→ **About this task**
Whenever a line below mentions the word "category", that line should be copied.
╭─ Data
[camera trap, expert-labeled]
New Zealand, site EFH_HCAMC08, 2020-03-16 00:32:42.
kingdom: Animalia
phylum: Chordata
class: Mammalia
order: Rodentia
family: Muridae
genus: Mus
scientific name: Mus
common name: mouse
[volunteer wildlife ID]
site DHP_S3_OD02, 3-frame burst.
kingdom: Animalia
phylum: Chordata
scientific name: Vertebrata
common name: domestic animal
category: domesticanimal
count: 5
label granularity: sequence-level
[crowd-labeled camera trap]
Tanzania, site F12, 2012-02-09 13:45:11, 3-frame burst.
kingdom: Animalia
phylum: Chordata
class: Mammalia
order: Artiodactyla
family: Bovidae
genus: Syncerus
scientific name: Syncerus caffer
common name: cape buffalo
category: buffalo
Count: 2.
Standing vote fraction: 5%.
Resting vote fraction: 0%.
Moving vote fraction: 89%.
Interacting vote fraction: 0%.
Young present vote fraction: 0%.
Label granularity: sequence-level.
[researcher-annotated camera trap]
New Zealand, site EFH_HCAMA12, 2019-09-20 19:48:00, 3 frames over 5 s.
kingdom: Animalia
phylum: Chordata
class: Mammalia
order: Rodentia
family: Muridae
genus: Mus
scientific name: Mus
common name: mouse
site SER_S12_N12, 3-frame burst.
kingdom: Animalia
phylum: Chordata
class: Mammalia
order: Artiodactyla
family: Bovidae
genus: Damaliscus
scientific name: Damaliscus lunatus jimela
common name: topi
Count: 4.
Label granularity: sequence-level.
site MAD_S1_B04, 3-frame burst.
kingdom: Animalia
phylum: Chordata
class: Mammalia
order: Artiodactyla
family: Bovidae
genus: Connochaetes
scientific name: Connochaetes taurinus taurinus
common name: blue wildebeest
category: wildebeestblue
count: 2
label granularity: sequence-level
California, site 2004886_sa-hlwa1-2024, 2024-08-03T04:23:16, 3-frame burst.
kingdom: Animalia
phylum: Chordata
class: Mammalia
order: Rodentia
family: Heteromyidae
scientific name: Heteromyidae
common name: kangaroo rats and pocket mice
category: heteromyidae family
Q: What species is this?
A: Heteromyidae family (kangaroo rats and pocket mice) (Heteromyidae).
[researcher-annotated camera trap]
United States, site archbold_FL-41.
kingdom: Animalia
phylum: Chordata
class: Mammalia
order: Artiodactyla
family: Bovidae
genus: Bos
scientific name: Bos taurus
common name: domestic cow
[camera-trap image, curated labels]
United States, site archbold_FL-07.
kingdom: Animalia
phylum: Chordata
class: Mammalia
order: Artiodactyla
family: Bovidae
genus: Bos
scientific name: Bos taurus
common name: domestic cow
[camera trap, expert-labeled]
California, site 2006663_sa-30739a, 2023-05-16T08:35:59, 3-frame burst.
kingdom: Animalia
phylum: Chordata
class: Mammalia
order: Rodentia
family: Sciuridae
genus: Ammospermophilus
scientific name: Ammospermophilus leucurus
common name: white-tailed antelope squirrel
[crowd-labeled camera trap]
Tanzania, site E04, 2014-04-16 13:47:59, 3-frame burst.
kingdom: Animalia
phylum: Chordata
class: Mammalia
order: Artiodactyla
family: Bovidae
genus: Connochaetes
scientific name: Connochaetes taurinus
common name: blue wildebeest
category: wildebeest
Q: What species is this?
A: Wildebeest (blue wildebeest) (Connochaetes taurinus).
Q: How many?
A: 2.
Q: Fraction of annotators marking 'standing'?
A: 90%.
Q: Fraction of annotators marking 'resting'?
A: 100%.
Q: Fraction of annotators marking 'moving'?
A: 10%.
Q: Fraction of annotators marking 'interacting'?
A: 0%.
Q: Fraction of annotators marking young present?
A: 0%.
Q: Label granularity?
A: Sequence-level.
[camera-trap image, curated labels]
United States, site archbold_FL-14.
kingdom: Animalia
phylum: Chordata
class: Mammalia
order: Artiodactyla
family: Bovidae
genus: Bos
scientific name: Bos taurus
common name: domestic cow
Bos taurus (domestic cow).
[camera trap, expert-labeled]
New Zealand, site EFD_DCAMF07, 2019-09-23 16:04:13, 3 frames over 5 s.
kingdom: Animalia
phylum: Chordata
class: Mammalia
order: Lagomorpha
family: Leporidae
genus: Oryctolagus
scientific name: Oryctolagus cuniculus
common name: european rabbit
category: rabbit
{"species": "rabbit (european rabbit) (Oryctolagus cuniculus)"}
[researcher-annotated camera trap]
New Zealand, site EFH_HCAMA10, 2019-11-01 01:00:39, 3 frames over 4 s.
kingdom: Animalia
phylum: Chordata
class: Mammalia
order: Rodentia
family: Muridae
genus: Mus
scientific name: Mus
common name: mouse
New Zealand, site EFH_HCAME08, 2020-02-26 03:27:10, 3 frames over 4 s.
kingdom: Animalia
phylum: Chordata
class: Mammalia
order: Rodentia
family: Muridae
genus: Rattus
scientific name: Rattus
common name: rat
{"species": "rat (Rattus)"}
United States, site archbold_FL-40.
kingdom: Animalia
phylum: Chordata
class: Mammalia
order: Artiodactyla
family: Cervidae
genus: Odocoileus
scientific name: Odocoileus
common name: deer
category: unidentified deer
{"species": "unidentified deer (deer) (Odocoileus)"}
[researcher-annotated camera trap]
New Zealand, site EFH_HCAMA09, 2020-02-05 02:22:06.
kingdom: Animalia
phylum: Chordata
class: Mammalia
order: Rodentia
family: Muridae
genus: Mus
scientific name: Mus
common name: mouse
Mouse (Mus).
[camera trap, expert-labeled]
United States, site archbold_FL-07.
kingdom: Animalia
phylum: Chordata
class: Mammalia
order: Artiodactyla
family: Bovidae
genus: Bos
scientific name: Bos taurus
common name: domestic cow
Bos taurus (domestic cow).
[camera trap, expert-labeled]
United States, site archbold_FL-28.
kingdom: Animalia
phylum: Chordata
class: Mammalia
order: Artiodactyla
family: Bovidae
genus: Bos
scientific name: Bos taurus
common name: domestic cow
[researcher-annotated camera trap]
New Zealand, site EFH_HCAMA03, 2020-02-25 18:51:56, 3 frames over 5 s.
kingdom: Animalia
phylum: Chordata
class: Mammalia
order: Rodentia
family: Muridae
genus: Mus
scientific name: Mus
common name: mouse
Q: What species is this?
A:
╰─
→ **Task output**
category: domesticanimal
category: buffalo
category: wildebeestblue
category: heteromyidae family
category: wildebeest
category: rabbit
category: unidentified deer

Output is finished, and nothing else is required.